Source data
* begin *

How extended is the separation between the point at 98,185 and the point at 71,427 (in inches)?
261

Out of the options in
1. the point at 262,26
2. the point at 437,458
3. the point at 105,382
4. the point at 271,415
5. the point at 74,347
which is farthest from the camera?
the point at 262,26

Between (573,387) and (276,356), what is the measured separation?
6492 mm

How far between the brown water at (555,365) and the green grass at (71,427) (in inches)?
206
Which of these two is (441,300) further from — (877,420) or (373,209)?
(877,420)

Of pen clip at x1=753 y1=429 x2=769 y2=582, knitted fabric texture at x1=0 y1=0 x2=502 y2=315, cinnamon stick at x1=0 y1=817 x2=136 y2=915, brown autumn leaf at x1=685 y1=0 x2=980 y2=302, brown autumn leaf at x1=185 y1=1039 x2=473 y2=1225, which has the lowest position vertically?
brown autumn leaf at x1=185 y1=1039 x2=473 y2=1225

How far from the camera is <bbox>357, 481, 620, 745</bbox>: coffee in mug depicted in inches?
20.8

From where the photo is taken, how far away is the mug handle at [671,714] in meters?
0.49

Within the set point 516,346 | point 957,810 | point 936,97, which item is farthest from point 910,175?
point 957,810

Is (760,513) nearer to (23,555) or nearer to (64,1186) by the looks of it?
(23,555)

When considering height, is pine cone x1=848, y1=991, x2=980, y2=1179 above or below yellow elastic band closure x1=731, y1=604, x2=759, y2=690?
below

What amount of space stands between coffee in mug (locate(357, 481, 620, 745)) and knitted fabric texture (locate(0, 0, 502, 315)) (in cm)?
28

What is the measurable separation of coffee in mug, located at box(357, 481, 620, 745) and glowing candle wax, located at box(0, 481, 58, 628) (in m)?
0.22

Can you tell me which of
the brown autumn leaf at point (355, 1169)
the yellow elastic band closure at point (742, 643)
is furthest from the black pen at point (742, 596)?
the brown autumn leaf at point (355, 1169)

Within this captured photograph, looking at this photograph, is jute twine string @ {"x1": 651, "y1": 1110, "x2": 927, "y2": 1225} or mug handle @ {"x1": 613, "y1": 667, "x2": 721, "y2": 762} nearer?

* end *

Exercise directions => Reproduce the full listing above, character for character.

Result for this task =>
How extended is the separation between the point at 98,185 and the point at 71,427 (in inches)?
261

Out of the options in
1. the point at 262,26
2. the point at 437,458
3. the point at 105,382
4. the point at 271,415
5. the point at 74,347
which is farthest from the camera?
the point at 262,26

Between (573,387) and (276,356), what is the measured separation?
6492 mm

How far between the brown water at (555,365) and the green grass at (71,427) (in inches)?
206
Which of these two is (441,300) further from — (877,420) or (373,209)?
(877,420)

Of pen clip at x1=753 y1=429 x2=769 y2=582, knitted fabric texture at x1=0 y1=0 x2=502 y2=315, cinnamon stick at x1=0 y1=817 x2=136 y2=915, brown autumn leaf at x1=685 y1=0 x2=980 y2=302, brown autumn leaf at x1=185 y1=1039 x2=473 y2=1225, which has the lowest position vertically?
brown autumn leaf at x1=185 y1=1039 x2=473 y2=1225

How far from the camera is <bbox>357, 481, 620, 745</bbox>: coffee in mug depicted in inches?
20.8

From where the photo is taken, how far away is the mug handle at [671,714] in meters?
0.49

Within the set point 516,346 | point 957,810 | point 936,97, which item is farthest from point 910,175?
point 957,810

Is (760,513) nearer to (23,555) or nearer to (64,1186) by the looks of it?
(23,555)

When considering height, is pine cone x1=848, y1=991, x2=980, y2=1179 above or below yellow elastic band closure x1=731, y1=604, x2=759, y2=690?
below

What amount of space stands between coffee in mug (locate(357, 481, 620, 745)) and knitted fabric texture (locate(0, 0, 502, 315)) (in cm)?
28

What is the measurable separation of coffee in mug, located at box(357, 481, 620, 745) and glowing candle wax, located at box(0, 481, 58, 628) (in m)?
0.22

Can you tell me which of
the brown autumn leaf at point (355, 1169)
the yellow elastic band closure at point (742, 643)
is furthest from the black pen at point (742, 596)?
the brown autumn leaf at point (355, 1169)

Within this captured photograph, looking at this photograph, is jute twine string @ {"x1": 651, "y1": 1110, "x2": 927, "y2": 1225} or mug handle @ {"x1": 613, "y1": 667, "x2": 721, "y2": 762} nearer?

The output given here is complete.